■ Task brief:
Each line from the start of the data below through the one containing "people with help finding a job and training" must be reproduced exactly.

-- Exercise input follows --

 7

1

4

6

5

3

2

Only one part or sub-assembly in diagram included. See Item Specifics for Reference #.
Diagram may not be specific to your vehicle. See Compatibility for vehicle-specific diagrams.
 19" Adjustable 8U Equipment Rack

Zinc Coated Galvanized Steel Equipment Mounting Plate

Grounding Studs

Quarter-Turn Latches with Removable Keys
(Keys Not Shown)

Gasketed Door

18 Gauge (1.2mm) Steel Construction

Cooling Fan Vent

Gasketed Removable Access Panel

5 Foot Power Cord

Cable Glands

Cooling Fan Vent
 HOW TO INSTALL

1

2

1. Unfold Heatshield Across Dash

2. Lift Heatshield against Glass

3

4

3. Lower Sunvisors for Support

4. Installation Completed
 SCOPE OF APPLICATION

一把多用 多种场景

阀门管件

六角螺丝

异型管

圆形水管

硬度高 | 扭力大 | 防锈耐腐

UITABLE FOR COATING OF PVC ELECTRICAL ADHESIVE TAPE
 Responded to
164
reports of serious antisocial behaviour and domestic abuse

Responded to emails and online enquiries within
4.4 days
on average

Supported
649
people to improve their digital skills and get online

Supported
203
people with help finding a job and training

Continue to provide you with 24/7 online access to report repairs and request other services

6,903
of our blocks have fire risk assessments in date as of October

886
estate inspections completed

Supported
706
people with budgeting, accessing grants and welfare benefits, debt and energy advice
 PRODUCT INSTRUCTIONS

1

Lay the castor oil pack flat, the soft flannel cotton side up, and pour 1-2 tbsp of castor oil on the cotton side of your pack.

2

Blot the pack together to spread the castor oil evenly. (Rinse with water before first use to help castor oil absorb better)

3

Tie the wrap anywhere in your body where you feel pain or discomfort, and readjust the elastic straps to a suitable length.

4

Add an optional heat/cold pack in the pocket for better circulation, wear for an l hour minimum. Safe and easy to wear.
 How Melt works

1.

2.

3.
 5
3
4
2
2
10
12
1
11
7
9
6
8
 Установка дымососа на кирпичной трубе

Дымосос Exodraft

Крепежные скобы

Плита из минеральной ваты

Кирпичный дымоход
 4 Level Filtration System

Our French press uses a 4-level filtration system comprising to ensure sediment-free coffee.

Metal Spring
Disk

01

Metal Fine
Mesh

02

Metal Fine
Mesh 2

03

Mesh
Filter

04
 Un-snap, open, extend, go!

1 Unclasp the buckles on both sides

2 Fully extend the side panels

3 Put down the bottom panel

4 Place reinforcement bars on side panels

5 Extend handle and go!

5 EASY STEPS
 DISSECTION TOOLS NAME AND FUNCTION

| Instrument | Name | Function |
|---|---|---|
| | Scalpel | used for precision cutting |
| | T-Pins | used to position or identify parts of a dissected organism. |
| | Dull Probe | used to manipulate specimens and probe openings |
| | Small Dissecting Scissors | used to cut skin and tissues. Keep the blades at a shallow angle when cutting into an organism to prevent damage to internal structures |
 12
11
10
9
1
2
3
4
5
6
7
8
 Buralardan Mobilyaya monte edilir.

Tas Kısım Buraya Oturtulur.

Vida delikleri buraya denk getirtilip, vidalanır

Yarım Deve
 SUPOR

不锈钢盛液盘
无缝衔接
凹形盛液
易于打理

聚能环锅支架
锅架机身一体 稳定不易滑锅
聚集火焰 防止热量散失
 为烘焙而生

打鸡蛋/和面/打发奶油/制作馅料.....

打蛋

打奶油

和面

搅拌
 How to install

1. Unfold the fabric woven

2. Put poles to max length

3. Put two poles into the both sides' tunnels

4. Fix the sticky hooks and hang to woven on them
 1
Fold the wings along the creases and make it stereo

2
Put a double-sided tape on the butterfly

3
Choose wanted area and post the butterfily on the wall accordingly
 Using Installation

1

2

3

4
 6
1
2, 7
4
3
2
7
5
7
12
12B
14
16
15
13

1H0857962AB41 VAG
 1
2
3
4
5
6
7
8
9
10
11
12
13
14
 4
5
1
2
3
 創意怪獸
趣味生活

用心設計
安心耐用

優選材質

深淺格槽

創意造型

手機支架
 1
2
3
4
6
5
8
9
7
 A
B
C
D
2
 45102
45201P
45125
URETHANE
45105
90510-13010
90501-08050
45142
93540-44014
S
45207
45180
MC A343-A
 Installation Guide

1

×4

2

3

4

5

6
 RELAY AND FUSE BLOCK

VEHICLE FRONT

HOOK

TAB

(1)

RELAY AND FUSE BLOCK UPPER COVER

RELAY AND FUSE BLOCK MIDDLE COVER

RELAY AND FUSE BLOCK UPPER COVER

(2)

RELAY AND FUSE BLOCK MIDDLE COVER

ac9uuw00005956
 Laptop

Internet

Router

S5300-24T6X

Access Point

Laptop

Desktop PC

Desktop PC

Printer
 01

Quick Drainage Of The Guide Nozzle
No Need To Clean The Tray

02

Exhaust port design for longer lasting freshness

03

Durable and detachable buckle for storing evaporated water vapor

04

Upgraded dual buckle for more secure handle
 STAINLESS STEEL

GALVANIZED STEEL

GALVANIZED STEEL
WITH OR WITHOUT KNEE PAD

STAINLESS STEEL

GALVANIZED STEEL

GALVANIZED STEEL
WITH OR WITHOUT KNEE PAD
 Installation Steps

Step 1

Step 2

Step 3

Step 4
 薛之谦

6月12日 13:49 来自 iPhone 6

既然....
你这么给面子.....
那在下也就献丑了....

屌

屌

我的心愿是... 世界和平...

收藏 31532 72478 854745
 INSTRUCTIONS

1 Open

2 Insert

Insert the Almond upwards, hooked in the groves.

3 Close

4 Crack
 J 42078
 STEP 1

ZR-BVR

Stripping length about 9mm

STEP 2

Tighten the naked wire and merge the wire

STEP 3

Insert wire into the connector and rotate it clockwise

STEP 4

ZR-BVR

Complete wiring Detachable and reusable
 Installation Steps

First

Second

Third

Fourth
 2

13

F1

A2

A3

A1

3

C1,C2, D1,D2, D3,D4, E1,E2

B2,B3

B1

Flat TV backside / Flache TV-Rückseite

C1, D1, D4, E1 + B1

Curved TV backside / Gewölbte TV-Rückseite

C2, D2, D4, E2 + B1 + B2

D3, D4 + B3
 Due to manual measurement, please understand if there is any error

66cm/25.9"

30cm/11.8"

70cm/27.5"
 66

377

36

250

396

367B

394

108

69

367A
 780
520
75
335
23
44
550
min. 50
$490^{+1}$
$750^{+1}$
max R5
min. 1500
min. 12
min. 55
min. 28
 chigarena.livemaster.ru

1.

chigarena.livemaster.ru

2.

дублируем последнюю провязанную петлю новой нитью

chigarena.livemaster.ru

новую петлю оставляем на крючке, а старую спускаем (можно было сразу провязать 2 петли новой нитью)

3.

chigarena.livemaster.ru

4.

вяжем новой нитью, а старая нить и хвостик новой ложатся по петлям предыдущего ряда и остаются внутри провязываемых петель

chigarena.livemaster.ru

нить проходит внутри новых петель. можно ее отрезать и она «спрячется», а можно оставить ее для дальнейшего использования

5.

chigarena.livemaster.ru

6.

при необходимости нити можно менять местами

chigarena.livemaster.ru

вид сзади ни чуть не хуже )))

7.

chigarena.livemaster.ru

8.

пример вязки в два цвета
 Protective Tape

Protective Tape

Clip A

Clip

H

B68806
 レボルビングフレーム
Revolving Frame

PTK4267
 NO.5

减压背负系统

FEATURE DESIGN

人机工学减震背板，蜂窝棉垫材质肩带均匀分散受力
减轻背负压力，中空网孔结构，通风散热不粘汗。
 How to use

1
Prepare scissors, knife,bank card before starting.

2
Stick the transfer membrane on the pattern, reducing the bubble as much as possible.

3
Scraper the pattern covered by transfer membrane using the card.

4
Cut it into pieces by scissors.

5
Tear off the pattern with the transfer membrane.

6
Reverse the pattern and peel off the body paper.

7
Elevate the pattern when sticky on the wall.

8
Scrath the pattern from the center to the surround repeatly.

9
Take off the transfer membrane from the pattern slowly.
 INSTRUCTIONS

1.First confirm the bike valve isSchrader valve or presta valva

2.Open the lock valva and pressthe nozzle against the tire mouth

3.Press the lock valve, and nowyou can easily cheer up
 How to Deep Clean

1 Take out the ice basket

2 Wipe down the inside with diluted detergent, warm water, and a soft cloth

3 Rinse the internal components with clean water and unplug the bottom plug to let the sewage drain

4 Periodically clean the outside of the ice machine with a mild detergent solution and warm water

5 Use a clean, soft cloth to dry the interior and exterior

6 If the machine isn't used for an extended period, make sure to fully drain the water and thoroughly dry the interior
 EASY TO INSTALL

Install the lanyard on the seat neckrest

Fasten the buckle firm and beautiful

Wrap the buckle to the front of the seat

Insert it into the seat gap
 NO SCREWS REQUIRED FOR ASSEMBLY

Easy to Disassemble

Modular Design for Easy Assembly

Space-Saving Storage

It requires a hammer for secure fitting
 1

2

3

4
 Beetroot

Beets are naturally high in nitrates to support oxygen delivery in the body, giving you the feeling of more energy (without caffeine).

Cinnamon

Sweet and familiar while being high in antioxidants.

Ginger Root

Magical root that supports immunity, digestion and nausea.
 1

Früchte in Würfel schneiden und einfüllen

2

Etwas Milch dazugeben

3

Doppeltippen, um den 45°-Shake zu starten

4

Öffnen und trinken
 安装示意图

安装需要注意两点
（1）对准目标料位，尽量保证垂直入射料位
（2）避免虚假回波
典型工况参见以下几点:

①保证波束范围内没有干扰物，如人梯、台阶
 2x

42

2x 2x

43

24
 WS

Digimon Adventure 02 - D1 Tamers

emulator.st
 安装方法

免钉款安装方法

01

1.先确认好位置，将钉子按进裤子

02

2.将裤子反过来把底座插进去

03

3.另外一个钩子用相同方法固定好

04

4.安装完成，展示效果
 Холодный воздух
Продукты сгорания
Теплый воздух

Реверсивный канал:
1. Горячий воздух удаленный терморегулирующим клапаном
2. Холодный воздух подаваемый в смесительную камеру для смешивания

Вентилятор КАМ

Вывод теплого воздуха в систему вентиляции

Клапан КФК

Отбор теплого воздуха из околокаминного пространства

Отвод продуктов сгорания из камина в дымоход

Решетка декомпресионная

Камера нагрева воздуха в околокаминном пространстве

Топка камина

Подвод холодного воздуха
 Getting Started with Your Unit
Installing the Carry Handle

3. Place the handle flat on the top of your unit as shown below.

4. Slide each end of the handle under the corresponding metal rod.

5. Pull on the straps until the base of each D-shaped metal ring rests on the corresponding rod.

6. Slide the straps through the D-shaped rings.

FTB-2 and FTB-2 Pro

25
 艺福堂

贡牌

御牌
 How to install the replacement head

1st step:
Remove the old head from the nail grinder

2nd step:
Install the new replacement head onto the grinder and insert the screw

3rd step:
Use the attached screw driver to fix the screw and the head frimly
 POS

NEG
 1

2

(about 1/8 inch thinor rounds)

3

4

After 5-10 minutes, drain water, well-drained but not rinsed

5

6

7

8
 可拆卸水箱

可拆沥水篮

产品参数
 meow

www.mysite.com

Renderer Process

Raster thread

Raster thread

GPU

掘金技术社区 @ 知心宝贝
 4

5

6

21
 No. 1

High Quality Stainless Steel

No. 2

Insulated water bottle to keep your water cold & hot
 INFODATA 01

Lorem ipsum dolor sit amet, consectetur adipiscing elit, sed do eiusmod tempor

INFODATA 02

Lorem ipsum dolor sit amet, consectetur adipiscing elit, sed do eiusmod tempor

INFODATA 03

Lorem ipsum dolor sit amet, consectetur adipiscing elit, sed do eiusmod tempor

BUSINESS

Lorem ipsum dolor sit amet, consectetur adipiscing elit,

-- Exercise input concluded --

■ Problem solution:
 7

1

4

6

5

3

2

Only one part or sub-assembly in diagram included. See Item Specifics for Reference #.
Diagram may not be specific to your vehicle. See Compatibility for vehicle-specific diagrams.
 19" Adjustable 8U Equipment Rack

Zinc Coated Galvanized Steel Equipment Mounting Plate

Grounding Studs

Quarter-Turn Latches with Removable Keys
(Keys Not Shown)

Gasketed Door

18 Gauge (1.2mm) Steel Construction

Cooling Fan Vent

Gasketed Removable Access Panel

5 Foot Power Cord

Cable Glands

Cooling Fan Vent
 HOW TO INSTALL

1

2

1. Unfold Heatshield Across Dash

2. Lift Heatshield against Glass

3

4

3. Lower Sunvisors for Support

4. Installation Completed
 SCOPE OF APPLICATION

一把多用 多种场景

阀门管件

六角螺丝

异型管

圆形水管

硬度高 | 扭力大 | 防锈耐腐

UITABLE FOR COATING OF PVC ELECTRICAL ADHESIVE TAPE
 Responded to
164
reports of serious antisocial behaviour and domestic abuse

Responded to emails and online enquiries within
4.4 days
on average

Supported
649
people to improve their digital skills and get online

Supported
203
people with help finding a job and training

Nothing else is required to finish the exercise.